課題一覧:
A - 説教にある次の一文を英語に訳してください：「預言者は、神からのことばを語り、時には奇跡も行って、「神の現実に人々を触れさせる」存在。」
B - 説教によると、パリサイ人たちは最高法院（サンヘドリン）の中でどのような立場にありますか？
C - ヨハネの福音書9章を扱ったこの説教を、最後の文「「信じたくないから」信じない。」の後から書き継いでください。
··· 本文
礼拝説教 遠藤 潔 牧師


【2020年5月24日、蓮沼キリスト教会 主日礼拝】   「今は見える」 ヨハネの福音書 9:13~23
 
イエスは「世の光」(8:12)。私たちに触れ、霊的視力を回復し、苦難を通し、ご自身によって神を拝させてくださる。目が開かれた人は、さらにイエスを見知っていくことが大切(12)。

Ⅰ 見えるようになった人へのパリサイ人たちによる第一回尋問(9:13~17)
盲目で生まれた人が、イエスのわざによって見えるようになった(1~7)。この人は近所の人たち等に自分に起こった事実を説明した(11)。人々は自分たちの心の安定を破る、驚くべき現実を十分に受けとめきれない(8~10,12)。そこで宗教的権威であり、最高法院(サンヘドリン)の多数派であるパリサイ人たちのところに彼を連れて行く(13)。
最高法院による尋問と審理のポイントは、盲人の目を開けるのはメシアのわざ(イザヤ29:18、35:5、マタイ11:5)ゆえ、① 本当にこの盲人の目は開いたのか、② 癒しを行った者は神から遣わされたメシアか否か、この二点であった。
「どのようにして見えるようになったのか」(15)。彼は11節と同様、事実をありのまま述べる(15)。パリサイ人の多数派は、イエスが泥こねと治療行為という労働をして安息日律法を破っているので、神から来た者(メシア)であろうはずがないと頭から否定。しかし、「罪人である者にこのようなわざは行えるだろうか」と反論する少数派もいて、分裂が生じる(16)。
「あの人についてどう思うか」と問われ、この人は「イエスは預言者だ」と答える(17)。預言者は、神からのことばを語り、時には奇跡も行って、「神の現実に人々を触れさせる」存在。

Ⅱ 見えるようになった人の両親へのパリサイ人たちによる尋問(9:18~23)
パリサイ人たちは、この人が目が見えなかったのに見えるようになったことを信じない(18)。「信じたくないから」信じない。
······
··· データ抜粋
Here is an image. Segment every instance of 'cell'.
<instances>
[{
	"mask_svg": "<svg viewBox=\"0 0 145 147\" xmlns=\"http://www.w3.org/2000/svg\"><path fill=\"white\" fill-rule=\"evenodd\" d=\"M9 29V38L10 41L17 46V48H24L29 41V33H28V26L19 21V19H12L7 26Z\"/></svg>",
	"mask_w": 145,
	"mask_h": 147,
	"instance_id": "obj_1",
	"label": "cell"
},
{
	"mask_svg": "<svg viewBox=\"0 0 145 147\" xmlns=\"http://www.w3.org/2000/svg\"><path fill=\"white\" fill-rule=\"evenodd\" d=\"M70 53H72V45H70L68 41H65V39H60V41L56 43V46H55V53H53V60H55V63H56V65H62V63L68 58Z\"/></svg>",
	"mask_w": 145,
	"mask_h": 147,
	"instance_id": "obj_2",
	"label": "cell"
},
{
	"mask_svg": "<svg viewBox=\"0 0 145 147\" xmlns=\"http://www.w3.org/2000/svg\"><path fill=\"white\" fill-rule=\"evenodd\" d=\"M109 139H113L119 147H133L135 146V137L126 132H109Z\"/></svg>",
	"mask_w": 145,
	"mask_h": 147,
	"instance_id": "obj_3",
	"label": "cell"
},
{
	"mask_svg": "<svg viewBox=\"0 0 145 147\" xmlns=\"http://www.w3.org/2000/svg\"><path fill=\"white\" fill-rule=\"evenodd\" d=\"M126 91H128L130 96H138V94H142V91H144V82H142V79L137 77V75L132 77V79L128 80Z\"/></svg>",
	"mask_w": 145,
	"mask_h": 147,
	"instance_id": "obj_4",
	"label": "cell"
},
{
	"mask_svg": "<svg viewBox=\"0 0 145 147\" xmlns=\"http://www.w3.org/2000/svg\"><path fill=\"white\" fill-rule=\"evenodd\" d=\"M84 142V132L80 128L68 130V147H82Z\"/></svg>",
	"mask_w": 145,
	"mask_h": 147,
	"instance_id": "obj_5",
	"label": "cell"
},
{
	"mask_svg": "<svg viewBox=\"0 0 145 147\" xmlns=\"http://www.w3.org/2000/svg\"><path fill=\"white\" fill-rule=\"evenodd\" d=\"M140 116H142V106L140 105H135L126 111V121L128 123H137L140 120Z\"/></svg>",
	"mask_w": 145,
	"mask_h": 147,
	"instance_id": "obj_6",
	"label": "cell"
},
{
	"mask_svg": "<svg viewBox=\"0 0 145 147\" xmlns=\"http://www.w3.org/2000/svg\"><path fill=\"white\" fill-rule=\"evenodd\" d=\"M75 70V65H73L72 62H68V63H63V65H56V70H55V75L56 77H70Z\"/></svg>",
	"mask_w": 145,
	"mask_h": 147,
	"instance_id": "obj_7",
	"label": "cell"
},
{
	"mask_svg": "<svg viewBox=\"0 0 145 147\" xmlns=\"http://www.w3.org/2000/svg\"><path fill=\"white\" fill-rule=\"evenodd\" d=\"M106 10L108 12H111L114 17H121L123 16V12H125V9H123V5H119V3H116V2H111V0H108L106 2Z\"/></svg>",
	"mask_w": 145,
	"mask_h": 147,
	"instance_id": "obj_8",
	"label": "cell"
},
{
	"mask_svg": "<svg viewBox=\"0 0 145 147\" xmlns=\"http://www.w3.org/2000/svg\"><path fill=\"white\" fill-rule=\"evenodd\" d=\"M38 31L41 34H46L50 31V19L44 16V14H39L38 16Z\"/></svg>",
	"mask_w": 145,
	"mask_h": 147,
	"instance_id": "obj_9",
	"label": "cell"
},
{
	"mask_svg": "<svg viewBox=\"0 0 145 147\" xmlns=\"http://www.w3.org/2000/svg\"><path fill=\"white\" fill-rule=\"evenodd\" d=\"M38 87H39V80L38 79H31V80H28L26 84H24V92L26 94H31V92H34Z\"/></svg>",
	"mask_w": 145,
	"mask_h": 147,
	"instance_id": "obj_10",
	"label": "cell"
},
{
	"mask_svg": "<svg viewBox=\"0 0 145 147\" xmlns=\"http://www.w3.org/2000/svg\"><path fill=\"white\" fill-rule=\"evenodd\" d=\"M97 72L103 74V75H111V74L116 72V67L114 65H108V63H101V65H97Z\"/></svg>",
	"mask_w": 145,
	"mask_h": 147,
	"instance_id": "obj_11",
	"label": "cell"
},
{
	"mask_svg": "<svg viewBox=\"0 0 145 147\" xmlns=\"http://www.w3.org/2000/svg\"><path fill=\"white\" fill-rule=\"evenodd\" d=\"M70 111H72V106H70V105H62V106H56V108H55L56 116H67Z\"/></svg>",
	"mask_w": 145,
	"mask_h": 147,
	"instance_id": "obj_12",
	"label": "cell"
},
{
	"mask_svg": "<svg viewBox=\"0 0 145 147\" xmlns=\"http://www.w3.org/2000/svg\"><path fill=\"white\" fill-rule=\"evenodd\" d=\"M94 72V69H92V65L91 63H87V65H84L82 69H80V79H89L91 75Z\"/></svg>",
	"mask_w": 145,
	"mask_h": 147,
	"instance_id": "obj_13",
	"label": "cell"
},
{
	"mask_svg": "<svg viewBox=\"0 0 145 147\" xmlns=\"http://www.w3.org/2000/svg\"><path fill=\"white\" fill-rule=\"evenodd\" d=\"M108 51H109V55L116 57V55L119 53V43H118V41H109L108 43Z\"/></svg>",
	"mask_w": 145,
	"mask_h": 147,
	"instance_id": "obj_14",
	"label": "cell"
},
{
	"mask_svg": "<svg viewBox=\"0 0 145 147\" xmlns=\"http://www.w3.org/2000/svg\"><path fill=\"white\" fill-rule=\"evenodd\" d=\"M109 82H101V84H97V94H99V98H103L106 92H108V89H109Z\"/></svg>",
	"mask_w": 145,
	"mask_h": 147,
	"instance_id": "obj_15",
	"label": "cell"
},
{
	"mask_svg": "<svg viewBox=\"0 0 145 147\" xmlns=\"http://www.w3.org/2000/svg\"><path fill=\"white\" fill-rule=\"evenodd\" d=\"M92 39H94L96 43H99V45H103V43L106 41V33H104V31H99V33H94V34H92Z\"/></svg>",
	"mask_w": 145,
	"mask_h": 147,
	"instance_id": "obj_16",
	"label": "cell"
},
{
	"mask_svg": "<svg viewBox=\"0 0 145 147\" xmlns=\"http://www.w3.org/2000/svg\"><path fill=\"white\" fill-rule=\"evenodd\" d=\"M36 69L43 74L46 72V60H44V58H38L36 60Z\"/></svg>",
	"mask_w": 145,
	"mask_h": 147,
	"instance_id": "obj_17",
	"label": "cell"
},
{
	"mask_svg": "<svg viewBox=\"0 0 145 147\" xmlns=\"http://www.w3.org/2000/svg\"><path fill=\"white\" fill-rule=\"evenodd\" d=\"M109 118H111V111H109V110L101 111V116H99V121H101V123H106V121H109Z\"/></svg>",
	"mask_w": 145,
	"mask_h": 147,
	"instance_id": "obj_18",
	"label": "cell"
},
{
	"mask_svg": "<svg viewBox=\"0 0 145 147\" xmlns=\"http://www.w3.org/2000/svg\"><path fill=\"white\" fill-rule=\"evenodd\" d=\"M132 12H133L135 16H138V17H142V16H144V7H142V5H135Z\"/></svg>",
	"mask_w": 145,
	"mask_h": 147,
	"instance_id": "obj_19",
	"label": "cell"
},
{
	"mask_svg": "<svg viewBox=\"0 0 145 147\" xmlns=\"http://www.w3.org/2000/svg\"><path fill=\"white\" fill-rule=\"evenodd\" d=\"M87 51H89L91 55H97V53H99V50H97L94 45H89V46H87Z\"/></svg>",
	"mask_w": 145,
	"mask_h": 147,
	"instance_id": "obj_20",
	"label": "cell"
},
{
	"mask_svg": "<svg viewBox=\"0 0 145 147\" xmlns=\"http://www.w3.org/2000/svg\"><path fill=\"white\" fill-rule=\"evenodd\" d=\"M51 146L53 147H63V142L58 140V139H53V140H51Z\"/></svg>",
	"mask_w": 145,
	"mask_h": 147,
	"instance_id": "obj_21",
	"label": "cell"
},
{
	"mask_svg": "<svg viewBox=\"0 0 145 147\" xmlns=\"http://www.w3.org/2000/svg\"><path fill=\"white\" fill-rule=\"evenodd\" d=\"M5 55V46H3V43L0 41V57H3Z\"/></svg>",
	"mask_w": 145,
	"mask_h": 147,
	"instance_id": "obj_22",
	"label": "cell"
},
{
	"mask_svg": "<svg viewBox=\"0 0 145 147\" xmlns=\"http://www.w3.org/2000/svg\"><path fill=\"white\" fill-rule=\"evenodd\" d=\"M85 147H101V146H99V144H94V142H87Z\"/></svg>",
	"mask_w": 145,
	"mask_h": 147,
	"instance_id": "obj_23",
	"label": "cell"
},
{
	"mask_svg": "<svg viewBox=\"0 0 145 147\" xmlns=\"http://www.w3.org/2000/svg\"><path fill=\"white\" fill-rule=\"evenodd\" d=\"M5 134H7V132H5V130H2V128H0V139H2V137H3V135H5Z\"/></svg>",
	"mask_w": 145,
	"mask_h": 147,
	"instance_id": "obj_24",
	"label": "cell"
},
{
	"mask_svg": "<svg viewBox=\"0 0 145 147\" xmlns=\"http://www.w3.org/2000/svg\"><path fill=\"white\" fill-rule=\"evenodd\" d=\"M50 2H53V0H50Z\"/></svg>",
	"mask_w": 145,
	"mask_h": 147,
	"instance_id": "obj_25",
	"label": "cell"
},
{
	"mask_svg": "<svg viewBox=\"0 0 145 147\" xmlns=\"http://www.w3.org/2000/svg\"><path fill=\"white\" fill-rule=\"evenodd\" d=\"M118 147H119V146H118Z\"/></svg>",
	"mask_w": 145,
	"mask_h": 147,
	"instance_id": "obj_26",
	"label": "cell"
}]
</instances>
······
各課題の解答:
A - A prophet is one who speaks words from God, sometimes also performs miracles, and "brings people into contact with the reality of God."

B - 宗教的権威であり、最高法院の多数派です。

C -
彼らは両親を尋問する。① この人は本当の息子か、 ② 盲目で生まれたのか、 ③ どうして今は見えるのか(19)、この三点についてであった。
両親は①と②について「そうだ」と答え(20)、③については「知らない。息子に聞いてください」と言う(21)。彼は家に戻って、イエスが癒してくださったことを両親に話していたはず(7~8)。両親は真相を知っていたのだ。しかし、もしイエスが癒したと言えば、イエスがメシアだと認めることになり、会堂から追放されることになる。両親はユダヤ人たちを恐れた。

「あの人についてどう思うか」(17、マタイ16:15)。皆が神から問われている。パリサイ人は自尊心、自分の立派さにしがみつき、両親は恐れの殻に隠れ、弱さにしがみつき、両者ともイエスの前に一人の人として立とうとしない。ありのままの姿でイエスの前に出るとき、そこに恵みの世界が開かれてくる。
イエスに触れられ、イエスによって見えるようになったこの人は、自身の恵みの体験に支えられて、イエスを神の恵みの現実をもたらす預言者だと大胆に告白する。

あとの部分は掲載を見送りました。